— EXERCISE INSTRUCTIONS —
Everything from the line that contains "What distance exists" through the final line of the records should be written out exactly, and nothing outside that span.

— STORED ROWS —
━━━━━━━━━━━━━━━━
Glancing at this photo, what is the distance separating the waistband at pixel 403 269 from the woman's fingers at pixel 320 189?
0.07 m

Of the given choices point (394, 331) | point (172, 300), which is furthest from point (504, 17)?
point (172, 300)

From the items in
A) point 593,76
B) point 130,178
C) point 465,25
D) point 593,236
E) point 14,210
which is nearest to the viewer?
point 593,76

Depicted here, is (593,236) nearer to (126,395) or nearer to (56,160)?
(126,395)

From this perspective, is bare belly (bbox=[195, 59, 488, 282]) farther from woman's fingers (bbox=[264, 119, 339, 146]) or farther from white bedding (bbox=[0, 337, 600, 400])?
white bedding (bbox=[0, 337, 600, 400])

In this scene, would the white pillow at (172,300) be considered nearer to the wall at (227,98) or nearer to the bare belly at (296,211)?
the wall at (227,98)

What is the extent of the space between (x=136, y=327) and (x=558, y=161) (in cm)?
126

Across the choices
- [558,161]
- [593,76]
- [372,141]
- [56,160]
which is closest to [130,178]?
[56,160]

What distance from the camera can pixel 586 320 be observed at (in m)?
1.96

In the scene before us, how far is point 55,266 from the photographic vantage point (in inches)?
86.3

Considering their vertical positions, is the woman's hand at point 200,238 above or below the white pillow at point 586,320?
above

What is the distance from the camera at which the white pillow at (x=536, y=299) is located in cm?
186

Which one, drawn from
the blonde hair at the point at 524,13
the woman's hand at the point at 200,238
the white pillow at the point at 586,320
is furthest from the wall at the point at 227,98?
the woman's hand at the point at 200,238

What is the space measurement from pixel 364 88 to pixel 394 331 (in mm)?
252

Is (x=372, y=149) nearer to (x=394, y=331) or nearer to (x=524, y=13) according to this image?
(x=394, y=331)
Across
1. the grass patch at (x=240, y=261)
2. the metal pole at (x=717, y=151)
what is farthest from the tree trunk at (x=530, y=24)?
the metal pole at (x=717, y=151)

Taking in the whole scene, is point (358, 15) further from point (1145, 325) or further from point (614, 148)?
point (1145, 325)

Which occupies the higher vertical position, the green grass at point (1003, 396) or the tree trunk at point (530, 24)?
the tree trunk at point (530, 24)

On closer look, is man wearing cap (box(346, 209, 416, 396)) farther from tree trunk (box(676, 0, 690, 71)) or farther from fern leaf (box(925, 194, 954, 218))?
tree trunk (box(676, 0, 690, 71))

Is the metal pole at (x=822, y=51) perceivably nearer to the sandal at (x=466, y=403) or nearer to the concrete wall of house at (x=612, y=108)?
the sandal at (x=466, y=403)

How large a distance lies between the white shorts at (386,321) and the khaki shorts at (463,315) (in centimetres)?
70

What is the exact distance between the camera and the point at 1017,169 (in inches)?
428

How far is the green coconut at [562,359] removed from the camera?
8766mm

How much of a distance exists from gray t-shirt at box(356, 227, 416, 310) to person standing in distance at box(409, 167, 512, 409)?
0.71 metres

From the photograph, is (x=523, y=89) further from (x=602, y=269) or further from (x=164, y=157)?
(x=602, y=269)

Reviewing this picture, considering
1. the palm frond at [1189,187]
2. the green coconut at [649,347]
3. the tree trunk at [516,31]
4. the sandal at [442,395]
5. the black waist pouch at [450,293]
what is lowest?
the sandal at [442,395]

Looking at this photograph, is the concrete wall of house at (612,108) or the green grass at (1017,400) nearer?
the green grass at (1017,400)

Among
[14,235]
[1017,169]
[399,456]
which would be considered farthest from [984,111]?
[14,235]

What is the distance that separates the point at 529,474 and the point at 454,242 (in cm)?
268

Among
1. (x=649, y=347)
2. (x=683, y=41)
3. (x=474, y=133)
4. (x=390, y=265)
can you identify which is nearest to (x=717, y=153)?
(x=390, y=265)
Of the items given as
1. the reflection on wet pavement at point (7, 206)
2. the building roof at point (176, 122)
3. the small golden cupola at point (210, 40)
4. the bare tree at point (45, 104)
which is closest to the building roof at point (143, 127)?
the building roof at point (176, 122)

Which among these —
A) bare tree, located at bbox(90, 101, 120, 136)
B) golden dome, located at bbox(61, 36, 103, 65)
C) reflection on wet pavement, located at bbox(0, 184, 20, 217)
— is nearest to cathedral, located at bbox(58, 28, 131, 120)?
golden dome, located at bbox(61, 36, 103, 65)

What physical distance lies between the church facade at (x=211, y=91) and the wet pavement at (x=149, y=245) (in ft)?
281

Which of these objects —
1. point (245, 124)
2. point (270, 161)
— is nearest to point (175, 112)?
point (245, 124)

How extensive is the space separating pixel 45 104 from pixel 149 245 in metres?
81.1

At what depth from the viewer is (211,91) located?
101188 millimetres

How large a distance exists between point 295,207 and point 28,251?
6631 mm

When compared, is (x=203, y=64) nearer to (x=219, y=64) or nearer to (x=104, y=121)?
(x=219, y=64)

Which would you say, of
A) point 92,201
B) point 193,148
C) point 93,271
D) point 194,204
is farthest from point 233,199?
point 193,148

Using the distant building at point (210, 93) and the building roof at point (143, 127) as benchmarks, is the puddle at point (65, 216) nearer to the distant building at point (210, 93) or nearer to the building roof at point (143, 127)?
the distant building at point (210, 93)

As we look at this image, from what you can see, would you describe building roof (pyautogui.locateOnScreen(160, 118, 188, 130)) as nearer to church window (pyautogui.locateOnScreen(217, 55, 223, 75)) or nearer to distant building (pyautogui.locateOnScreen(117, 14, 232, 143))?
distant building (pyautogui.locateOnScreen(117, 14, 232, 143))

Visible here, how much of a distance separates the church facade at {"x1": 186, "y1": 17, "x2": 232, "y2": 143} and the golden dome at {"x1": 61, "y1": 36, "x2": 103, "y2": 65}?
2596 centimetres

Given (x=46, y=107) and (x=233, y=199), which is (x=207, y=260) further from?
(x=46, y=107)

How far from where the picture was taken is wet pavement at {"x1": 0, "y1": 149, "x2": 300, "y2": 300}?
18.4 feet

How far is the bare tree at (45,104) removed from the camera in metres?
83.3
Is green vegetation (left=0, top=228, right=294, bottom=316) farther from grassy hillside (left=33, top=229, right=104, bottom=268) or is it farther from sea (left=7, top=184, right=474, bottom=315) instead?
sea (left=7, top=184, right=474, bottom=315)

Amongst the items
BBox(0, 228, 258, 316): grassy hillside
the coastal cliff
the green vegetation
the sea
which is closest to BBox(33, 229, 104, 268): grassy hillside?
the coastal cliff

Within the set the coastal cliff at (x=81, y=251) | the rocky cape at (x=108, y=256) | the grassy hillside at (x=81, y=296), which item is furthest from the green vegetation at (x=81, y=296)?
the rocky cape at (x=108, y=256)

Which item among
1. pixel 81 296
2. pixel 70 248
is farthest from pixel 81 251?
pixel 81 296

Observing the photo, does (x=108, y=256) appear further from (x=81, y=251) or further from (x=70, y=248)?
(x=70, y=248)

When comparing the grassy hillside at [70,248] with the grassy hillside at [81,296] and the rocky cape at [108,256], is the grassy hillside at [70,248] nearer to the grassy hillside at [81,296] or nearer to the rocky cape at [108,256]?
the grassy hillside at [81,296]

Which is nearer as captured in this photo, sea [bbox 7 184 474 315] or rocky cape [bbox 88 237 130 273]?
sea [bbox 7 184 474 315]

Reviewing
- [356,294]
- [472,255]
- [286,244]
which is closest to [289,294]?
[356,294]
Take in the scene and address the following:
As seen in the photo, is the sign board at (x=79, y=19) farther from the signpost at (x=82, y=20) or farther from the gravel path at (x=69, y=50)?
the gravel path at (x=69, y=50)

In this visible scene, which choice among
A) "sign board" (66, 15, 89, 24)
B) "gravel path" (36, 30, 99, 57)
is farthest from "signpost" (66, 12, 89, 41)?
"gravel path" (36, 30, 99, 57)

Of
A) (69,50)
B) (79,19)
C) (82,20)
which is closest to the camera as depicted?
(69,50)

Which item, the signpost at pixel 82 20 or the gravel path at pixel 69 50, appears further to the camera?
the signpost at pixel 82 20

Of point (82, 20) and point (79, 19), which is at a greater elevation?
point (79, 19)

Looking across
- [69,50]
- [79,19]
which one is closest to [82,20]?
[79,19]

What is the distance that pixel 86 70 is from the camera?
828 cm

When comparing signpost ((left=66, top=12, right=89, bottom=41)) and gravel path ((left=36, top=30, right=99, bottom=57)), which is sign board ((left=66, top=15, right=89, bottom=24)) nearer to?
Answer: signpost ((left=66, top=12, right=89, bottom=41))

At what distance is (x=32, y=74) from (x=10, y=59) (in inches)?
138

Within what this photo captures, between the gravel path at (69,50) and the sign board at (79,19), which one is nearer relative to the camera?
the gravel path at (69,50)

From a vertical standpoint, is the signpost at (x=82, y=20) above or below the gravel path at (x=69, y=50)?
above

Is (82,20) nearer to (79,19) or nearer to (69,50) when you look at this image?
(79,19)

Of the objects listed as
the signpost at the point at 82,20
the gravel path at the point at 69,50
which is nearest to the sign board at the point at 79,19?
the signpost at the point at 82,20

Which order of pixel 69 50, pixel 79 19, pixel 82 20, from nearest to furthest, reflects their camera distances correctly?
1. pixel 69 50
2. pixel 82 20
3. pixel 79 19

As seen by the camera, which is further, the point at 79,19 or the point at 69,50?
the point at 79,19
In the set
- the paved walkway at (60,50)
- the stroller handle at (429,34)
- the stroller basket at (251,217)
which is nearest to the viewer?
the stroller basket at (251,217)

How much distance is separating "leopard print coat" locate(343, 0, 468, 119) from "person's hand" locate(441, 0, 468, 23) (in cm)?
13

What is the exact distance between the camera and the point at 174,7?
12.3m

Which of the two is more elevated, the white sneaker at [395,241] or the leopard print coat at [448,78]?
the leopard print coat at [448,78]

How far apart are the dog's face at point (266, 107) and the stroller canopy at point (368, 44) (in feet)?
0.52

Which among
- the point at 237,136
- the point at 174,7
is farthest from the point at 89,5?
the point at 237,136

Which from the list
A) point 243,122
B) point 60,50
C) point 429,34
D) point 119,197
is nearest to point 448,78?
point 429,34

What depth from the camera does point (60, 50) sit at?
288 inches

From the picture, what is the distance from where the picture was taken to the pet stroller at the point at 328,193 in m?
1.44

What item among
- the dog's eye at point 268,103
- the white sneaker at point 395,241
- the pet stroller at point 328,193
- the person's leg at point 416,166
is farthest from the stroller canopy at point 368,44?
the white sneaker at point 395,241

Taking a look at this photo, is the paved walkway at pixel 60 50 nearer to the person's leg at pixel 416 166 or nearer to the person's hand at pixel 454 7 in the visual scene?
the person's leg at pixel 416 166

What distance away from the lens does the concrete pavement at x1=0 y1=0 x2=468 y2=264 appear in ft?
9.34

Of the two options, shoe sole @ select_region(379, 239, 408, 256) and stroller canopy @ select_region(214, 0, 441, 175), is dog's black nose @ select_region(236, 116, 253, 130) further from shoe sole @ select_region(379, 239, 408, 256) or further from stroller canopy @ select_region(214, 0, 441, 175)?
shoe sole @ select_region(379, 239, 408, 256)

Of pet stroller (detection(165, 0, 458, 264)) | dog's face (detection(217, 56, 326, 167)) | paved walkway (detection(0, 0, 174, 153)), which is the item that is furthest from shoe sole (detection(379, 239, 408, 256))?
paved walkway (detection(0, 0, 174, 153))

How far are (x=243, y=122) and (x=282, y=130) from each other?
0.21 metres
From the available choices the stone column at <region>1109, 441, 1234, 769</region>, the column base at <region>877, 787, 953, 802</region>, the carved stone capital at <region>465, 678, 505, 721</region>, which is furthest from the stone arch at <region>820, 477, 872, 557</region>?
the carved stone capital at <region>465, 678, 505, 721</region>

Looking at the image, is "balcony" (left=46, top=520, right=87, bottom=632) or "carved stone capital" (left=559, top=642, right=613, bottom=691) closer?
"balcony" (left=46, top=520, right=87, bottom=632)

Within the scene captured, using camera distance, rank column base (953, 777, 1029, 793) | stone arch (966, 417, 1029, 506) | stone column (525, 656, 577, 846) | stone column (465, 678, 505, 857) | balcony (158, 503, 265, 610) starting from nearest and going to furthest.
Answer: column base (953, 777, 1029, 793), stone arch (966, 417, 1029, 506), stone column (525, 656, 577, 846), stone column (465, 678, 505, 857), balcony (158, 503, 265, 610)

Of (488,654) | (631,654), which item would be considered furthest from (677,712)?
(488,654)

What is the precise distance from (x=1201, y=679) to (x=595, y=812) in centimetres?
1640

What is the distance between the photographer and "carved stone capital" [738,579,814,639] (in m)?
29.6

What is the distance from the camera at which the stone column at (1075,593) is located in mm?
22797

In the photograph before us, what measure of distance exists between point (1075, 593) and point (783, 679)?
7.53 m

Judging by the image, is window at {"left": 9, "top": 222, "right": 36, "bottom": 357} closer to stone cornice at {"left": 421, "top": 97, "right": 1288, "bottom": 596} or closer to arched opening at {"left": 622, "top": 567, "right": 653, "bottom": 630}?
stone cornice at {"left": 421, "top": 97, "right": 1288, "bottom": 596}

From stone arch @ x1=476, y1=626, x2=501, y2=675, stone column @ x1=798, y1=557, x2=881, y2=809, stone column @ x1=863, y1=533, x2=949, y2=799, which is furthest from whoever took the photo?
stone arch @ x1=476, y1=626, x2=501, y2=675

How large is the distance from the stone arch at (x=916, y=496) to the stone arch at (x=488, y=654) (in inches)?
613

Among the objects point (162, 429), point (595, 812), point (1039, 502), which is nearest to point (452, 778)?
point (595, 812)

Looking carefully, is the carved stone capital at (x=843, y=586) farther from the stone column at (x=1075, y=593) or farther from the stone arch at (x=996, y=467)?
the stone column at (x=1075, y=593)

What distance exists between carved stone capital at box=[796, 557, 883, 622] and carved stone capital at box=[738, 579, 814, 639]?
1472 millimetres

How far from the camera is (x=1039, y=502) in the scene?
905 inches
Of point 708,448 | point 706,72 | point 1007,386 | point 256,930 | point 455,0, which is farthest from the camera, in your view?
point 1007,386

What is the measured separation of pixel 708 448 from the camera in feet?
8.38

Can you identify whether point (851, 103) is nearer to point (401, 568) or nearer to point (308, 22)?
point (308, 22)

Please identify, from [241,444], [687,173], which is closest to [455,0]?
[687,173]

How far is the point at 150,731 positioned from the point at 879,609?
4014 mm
━━━━━━━━━━━━━━━━
— OUTPUT OF THE EXERCISE —
What distance exists between carved stone capital at box=[796, 557, 883, 622] and carved stone capital at box=[738, 579, 814, 639]?
1472 millimetres

How far from the camera is (x=1039, y=502) in the scene?
905 inches
Of point 708,448 | point 706,72 | point 1007,386 | point 256,930 | point 455,0, which is farthest from the camera, in your view?
point 1007,386

What is the measured separation of pixel 708 448 from the camera in feet?
8.38

Can you identify whether point (851, 103) is nearer to point (401, 568) or nearer to point (308, 22)?
point (308, 22)

Please identify, from [241,444], [687,173], which is closest to [455,0]?
[687,173]

How far is the point at 150,731 positioned from the point at 879,609?
4014 mm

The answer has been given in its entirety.